Back in July, my friend James asked me at a dinner party, "what's so special about Louis Kahn."  James is not an architect, but he was a high school student at Philips Exeter Academy in Exeter, New Hampshire, where he remembers architects coming from all over the see the Academy's Kahn-designed library.

Every now and then, architects like to go on a good architectural pilgrimage, and our conversation got me thinking about taking a little trip up to Exeter, which is only about a three-hour drive from New Haven.  After a little bit of planning, last Sunday after church, four of my friends and I piled into my car and drove to Exeter on a beautiful New England fall afternoon.  (Apparently, five grown men in one Prius is a bit much!)  James was the only non-architect of the group.

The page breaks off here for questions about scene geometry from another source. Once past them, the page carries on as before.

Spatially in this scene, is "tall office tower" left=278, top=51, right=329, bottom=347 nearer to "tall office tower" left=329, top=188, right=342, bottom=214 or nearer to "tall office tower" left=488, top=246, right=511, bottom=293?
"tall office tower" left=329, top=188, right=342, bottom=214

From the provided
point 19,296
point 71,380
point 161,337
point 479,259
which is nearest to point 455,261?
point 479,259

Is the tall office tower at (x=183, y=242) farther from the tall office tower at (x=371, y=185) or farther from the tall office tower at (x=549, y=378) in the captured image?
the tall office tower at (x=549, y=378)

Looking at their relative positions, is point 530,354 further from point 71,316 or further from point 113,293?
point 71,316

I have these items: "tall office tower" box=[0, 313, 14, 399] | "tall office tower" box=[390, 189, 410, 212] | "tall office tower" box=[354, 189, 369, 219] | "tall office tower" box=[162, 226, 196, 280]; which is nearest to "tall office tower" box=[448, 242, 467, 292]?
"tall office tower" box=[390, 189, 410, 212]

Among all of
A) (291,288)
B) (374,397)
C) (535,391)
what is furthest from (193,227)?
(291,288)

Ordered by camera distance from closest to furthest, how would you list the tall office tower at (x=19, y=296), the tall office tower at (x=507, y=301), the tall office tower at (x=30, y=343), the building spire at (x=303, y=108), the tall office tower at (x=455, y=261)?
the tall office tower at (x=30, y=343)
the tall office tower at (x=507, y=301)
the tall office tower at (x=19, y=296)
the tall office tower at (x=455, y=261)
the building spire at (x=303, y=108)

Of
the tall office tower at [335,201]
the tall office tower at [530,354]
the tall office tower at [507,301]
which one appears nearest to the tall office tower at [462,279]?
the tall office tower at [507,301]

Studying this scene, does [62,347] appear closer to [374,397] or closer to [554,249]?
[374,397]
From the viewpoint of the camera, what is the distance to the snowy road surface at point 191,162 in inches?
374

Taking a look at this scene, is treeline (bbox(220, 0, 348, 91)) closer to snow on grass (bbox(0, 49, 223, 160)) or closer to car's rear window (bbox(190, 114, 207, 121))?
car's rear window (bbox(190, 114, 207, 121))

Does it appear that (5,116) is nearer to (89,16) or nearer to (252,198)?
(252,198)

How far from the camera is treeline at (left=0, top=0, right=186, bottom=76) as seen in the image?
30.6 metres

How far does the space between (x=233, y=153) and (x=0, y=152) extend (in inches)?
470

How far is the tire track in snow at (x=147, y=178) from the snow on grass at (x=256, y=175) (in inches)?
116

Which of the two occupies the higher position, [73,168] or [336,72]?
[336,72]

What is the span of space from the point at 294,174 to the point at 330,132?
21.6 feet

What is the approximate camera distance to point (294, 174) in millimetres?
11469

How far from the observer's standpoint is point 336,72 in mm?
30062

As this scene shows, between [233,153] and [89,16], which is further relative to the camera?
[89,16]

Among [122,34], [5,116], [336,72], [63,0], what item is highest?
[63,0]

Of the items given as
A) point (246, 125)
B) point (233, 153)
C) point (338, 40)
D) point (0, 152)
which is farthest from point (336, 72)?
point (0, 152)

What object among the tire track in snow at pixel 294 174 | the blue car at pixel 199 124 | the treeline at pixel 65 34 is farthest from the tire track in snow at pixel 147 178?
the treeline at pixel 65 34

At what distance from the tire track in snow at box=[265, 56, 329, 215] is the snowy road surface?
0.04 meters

The Library at Exeter is the fourth Kahn-designed building I have visited.  The others are the Yale Art Gallery and Yale Center for British Art, both in New Haven, and the Kimbell Art Museum in Fort Worth.  (I am ashamed to say that, though I went to high school in eastern Pennsylvania and lived in Philadelphia for a summer, I have not yet visited the Richards Medical Research Laboratory in Philadelphia.)  Though each of these buildings is quite amazing in its own respect, and it is a little hard to compare three art museums to a library, I think that the Exeter Library is probably my favorite.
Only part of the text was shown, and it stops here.